Selected text
-=-=-

October 2, 1872 -
It's Phileas Fogg Wager Day. This unofficial holiday celebrates the wager that set out one of the world's most famous adventure in motion.
In the Jules Verne book, Around the World In 80 Days, Phileas Fogg, the main character of the 1873 novel, makes a wager of 20,000 pounds to circumnavigate the Earth in 80 days on this date.
October 2, 1955 -
Revenge, the very first story on the Alfred Hitchcock Presents show premieres on this date.
Alfred Hitchcock drew the silhouette of himself featured in the opening credits. He began his film career as an illustrator of title cards for silent movies.
October 2, 1957 -
The World War II drama The Bridge on the River Kwai, directed by David Lean, and starring William Holden, Alec Guinness, Jack Hawkins, and Sessue Hayakawa, premiered in Britain, on this date.
The elephants employed in helping build the bridge would take breaks every four hours and lie around in the water--whether the crew wanted them to or not.

-=-=-

Provided data
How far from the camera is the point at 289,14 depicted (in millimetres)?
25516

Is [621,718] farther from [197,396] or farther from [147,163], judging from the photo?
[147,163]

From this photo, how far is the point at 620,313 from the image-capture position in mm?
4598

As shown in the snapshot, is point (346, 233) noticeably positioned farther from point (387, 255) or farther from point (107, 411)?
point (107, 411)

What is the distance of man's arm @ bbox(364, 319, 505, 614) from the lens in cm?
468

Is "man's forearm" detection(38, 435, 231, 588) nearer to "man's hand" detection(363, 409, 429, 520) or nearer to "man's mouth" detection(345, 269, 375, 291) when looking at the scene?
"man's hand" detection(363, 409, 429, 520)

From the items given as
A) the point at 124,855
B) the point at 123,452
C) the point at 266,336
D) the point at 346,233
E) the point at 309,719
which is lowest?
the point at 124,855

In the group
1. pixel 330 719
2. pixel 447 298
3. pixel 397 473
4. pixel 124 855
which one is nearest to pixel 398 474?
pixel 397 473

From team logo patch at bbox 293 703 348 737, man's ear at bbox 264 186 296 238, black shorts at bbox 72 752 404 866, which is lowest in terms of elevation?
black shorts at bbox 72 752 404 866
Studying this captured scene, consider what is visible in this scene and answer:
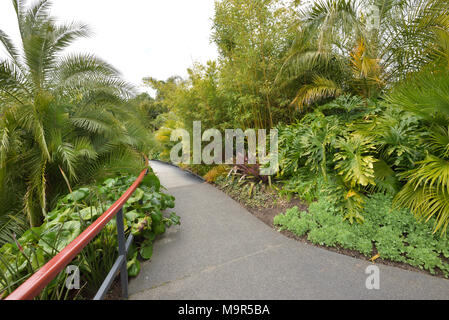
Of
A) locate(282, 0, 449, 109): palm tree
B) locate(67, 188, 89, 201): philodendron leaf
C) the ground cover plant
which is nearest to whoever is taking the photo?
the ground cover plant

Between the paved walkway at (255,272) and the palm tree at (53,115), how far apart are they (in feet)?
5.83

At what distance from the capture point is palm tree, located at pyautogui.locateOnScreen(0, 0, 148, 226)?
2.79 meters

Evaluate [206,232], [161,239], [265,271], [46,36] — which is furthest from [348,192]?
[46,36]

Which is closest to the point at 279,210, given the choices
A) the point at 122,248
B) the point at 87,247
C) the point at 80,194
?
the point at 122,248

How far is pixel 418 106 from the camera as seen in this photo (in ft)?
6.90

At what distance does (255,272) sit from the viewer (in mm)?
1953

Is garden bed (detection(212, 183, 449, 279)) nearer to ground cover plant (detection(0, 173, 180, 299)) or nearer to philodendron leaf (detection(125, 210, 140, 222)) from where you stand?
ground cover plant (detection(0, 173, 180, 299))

-=-=-

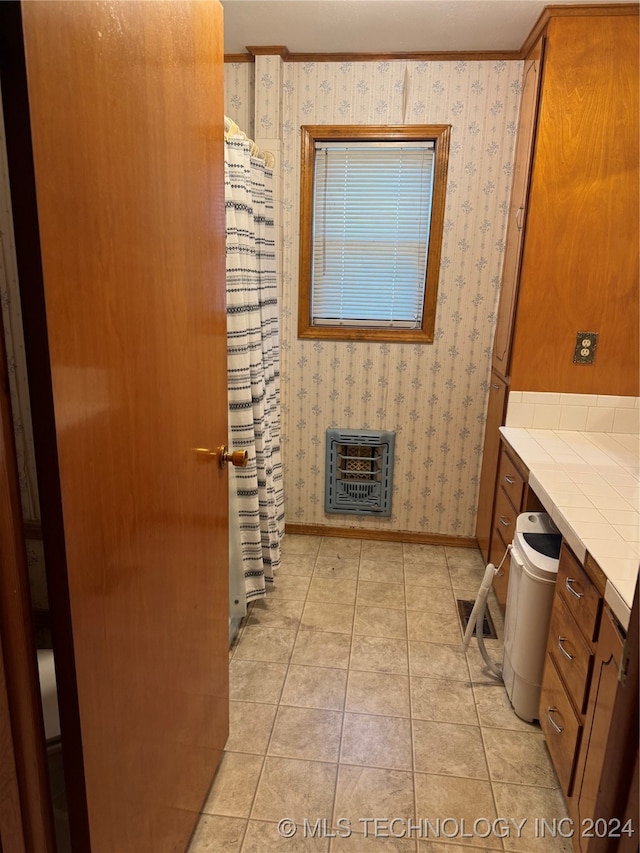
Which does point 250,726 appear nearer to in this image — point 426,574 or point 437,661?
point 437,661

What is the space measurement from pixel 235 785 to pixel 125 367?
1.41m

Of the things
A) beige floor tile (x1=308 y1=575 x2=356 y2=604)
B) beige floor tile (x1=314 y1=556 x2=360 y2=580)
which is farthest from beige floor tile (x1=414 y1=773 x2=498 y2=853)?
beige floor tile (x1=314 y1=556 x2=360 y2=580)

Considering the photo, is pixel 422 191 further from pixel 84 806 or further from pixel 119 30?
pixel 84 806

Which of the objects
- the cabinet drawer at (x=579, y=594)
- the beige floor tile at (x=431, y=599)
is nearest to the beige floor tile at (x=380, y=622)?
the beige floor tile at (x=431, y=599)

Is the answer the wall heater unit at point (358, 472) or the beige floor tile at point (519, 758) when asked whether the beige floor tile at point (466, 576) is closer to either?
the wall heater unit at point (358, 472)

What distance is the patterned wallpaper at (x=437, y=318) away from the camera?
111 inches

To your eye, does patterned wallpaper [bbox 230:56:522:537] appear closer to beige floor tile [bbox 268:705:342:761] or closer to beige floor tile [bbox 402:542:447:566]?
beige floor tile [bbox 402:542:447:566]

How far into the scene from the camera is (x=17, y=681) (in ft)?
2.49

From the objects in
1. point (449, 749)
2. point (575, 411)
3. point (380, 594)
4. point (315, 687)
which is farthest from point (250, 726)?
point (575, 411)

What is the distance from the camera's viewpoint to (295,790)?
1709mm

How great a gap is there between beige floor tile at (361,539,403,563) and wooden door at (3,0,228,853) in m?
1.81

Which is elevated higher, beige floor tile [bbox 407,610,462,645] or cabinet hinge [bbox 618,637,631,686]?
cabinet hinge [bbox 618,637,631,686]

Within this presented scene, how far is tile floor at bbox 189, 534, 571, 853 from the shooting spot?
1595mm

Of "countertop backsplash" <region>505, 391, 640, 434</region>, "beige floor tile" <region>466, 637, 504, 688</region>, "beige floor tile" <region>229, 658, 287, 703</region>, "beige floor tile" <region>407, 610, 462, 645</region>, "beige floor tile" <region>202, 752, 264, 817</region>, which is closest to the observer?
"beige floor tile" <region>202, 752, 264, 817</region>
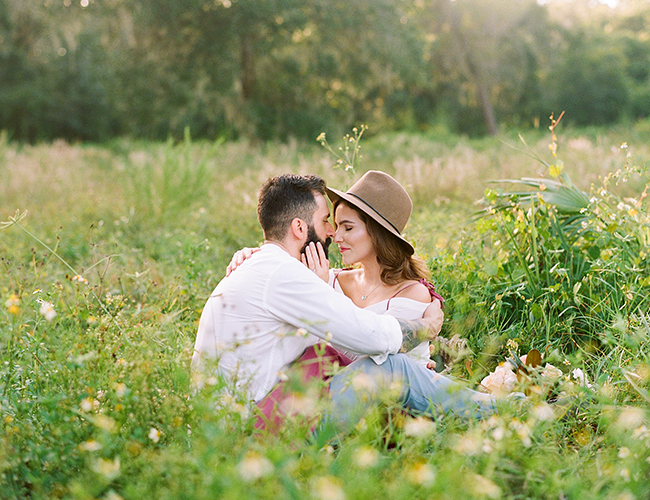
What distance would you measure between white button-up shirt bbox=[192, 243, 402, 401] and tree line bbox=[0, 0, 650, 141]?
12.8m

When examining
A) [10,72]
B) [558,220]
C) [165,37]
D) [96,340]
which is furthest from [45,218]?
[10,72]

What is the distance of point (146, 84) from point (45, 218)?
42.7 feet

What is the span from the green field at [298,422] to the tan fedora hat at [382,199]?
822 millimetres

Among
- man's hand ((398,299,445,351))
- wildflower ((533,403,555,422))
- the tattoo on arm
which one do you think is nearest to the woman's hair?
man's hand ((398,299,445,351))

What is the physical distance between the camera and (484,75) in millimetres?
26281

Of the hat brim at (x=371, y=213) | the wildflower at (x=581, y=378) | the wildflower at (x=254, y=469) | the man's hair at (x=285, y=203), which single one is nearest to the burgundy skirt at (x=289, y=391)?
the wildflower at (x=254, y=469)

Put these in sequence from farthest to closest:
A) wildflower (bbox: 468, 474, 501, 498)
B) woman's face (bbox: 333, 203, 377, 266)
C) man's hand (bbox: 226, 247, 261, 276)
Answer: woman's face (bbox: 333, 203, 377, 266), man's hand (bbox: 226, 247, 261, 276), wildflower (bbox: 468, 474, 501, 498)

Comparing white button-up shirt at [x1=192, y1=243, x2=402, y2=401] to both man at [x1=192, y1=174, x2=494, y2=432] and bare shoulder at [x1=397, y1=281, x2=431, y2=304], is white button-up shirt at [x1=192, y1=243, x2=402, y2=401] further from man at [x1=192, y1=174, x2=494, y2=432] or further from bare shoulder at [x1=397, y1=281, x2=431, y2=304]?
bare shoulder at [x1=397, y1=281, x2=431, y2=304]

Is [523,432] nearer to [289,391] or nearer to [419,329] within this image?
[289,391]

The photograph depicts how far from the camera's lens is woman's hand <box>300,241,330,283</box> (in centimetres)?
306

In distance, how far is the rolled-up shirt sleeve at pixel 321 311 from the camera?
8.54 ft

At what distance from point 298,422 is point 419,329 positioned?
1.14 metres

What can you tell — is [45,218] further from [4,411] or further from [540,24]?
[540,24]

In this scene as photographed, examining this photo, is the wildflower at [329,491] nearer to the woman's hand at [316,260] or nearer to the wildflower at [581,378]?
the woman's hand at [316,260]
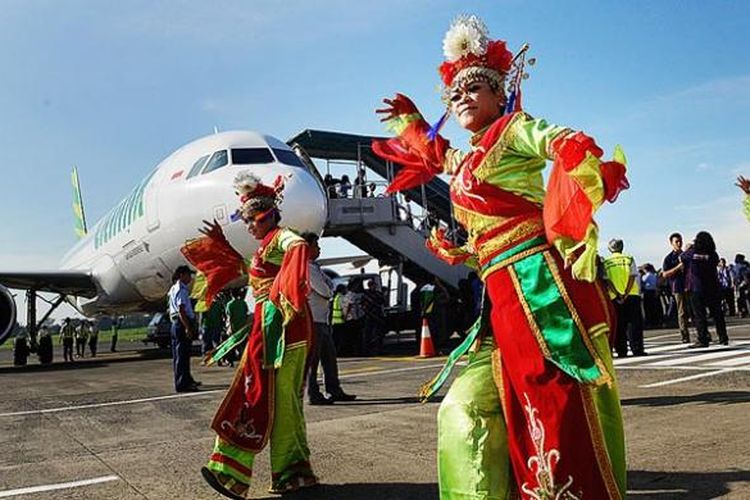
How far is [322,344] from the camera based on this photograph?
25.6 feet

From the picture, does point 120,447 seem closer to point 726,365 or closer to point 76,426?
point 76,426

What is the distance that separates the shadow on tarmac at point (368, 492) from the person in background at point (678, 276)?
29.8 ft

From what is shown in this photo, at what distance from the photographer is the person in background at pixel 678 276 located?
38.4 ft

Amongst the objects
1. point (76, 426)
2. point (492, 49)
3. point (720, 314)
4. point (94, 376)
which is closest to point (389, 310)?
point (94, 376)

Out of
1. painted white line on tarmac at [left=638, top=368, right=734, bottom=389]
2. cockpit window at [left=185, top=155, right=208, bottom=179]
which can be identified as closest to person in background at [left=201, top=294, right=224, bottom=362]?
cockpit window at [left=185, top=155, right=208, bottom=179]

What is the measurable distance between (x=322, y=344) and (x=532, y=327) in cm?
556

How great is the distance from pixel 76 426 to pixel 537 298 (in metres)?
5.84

-=-=-

What to produce
According to the text on October 2 anniversaries, why is October 2 marked as Phileas Fogg Wager Day? Answer in one to three sentences.

Exercise answer
In the novel Around the World In 80 Days, Phileas Fogg makes his wager of 20,000 pounds to circumnavigate the Earth in 80 days on October 2. The unofficial holiday celebrates that wager, which set his famous adventure in motion.